■ **Source document**
▶
According to Heather Phares, "Dear Eloise" was one of the tracks which exemplified the Hollies' "gifts as synthetists". Dean Johnson of The Boston Globe noted "Dear Eloise" as one of the Hollies' rare ventures into psychedelia, believing the band to otherwise "have as much to do with psychedelic music as Blue Cheer had to do with Chicago blues". Alan Niester of The Globe and Mail believed that "Dear Eloise", "King Midas in Reverse" and "The Air That I Breathe" represented a decline in chart success that contrasted to the Hollies' proficiency in the studio, which was "sharper than ever". Darlington described "Dear Eloise" as "wonderfully strange" and believed it was "rightly regarded as one of the Hollies' finest moments".

== Personnel ==
Personnel according to the liner notes of The Hollies at Abbey Road 1966-1970, unless otherwise noted.

The Hollies
- Allan Clarke – lead vocals
- Tony Hicks – lead guitar, vocals
- Graham Nash – guitar, harmonium, vocals
- Bernie Calvert – bass guitar
- Bobby Elliott – drums, spoken word (introduction)
◀
■ **What is being asked**
Check each statement against the passage on "Dear Eloise" and answer yes or no, quoting the words from the passage that settle it: 1. Bobby Elliott did the spoken-word introduction. 2. Alan Niester thought the Hollies' work in the studio had gotten weaker. 3. Graham Nash played bass guitar. The lines after this text have no part in this work.

■ **Given data**
▶
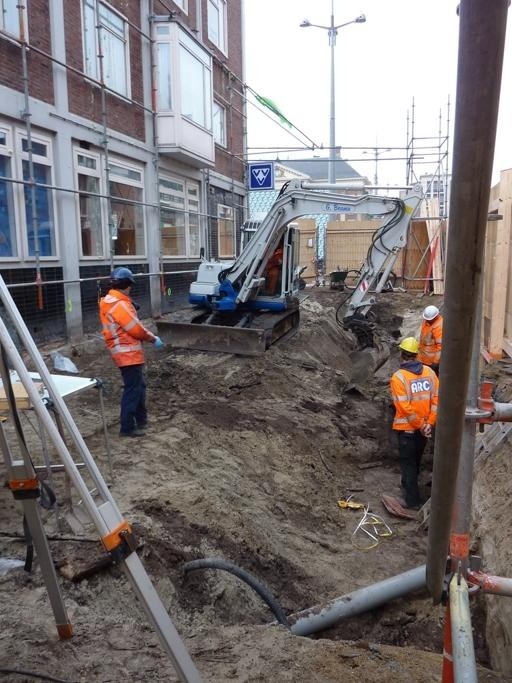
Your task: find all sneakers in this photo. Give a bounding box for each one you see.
◀
■ **Exercise response**
1. Yes: "Bobby Elliott – drums, spoken word (introduction)"
2. No: "sharper than ever"
3. No: "Bernie Calvert – bass guitar"